--- BEGIN ---

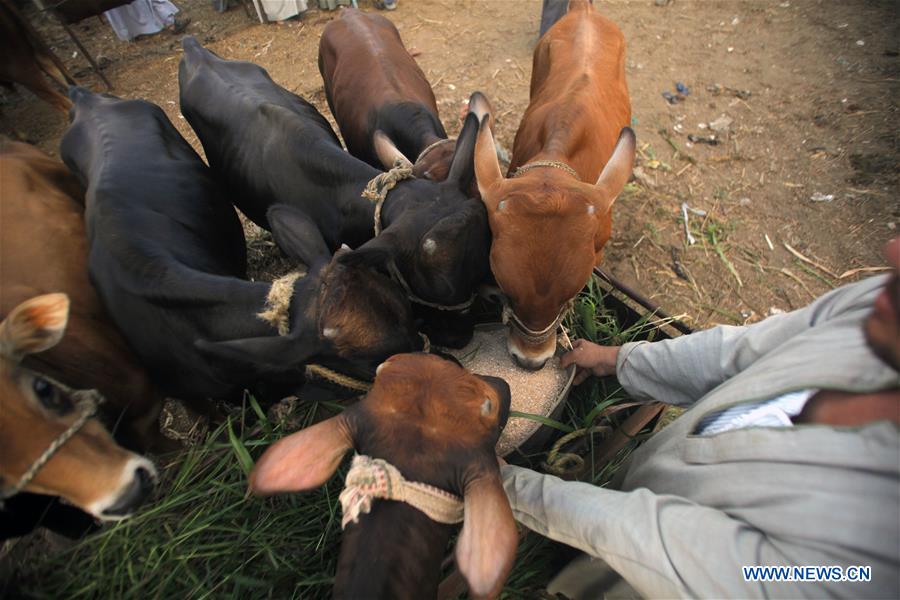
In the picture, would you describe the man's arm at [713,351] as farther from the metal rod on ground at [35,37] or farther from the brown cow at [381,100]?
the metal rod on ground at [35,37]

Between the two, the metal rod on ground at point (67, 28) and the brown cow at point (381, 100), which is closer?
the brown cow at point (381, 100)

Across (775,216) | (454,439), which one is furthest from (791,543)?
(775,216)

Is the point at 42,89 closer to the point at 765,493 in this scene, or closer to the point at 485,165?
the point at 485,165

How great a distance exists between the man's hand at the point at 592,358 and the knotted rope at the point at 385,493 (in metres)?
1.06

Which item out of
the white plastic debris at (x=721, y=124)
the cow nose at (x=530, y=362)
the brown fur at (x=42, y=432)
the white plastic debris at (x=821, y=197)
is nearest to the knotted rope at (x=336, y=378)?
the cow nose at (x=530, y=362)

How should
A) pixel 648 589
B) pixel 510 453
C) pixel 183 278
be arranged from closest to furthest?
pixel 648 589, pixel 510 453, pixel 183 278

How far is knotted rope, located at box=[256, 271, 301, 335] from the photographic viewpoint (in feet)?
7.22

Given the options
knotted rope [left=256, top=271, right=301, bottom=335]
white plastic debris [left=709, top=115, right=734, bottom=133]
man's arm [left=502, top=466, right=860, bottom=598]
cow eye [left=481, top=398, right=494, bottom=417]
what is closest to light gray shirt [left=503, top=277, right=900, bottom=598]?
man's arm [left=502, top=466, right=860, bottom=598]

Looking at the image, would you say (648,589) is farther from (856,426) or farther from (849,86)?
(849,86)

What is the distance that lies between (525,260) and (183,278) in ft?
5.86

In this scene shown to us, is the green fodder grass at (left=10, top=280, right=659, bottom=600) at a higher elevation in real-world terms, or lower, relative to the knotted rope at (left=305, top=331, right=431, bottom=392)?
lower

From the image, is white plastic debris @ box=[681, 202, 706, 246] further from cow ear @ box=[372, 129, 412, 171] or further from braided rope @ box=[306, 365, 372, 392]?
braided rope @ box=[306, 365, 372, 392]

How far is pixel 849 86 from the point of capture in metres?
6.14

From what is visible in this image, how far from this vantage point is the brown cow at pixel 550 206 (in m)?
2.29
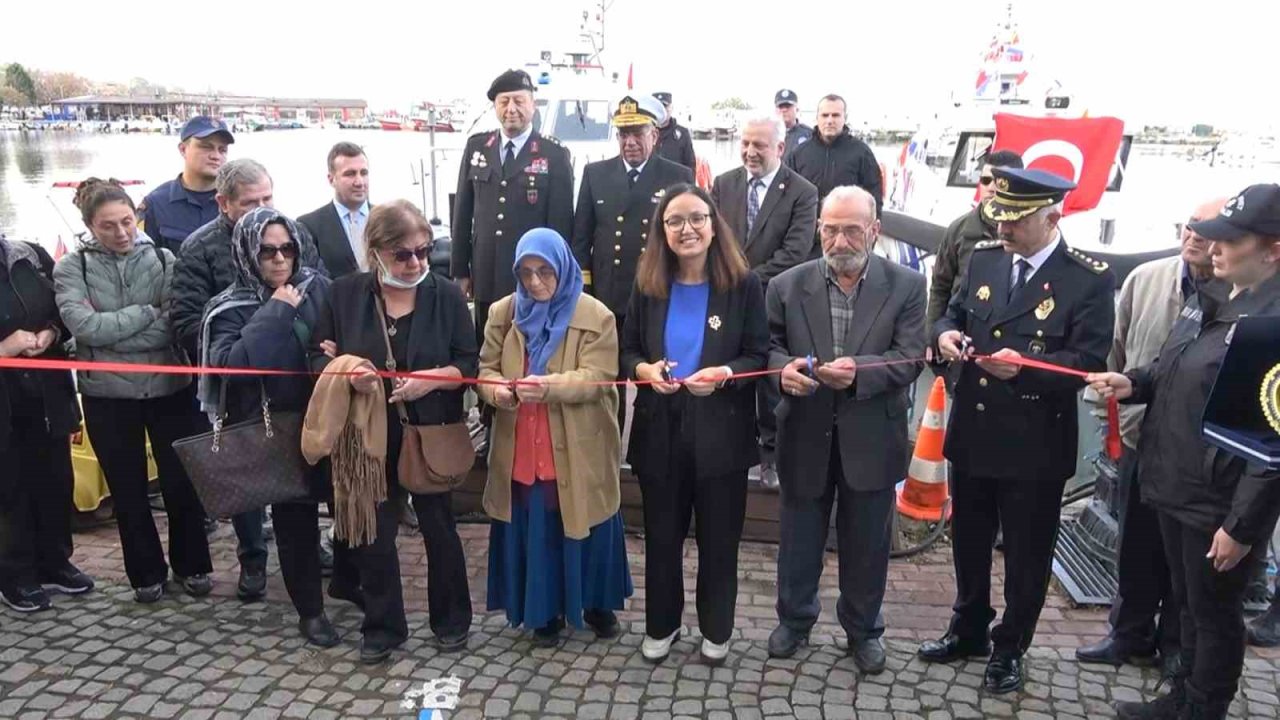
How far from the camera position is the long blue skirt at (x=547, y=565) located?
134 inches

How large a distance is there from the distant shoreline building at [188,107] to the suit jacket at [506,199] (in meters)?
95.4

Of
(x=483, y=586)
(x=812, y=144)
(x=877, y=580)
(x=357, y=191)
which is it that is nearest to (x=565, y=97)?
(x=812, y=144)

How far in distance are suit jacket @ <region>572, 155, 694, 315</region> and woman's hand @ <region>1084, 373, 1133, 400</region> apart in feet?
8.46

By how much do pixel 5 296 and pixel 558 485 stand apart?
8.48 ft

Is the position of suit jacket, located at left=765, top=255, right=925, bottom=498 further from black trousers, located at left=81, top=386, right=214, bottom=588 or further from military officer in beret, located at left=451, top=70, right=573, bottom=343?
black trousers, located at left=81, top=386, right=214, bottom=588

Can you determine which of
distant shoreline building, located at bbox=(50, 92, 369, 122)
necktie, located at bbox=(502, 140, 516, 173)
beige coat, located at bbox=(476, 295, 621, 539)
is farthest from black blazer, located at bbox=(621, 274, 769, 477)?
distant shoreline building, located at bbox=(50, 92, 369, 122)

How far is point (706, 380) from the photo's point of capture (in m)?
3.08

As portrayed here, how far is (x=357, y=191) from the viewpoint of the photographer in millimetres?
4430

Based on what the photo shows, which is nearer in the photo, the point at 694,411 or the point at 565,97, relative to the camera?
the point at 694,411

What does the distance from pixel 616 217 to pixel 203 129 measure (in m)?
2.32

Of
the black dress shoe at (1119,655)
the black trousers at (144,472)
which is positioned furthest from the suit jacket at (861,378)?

--- END ---

_Exercise details_:
Take the lines from the one containing "Can you determine which of" to the last line of the material above and write them out exactly.

_Response to this exercise_:
Can you determine which of
distant shoreline building, located at bbox=(50, 92, 369, 122)
necktie, located at bbox=(502, 140, 516, 173)
beige coat, located at bbox=(476, 295, 621, 539)
is farthest from black blazer, located at bbox=(621, 274, 769, 477)?
distant shoreline building, located at bbox=(50, 92, 369, 122)

How far is point (706, 380) from the photo's point of capture (in m)?
3.08

As portrayed here, how far is (x=357, y=191) from the viewpoint of the photographer in millimetres?
4430

Based on what the photo shows, which is nearer in the photo, the point at 694,411 or the point at 565,97, relative to the camera?
the point at 694,411

What does the distance from pixel 616 217 to pixel 203 129 measure (in m)?
2.32

Of
the black dress shoe at (1119,655)
the black trousers at (144,472)
which is positioned furthest from the suit jacket at (861,378)?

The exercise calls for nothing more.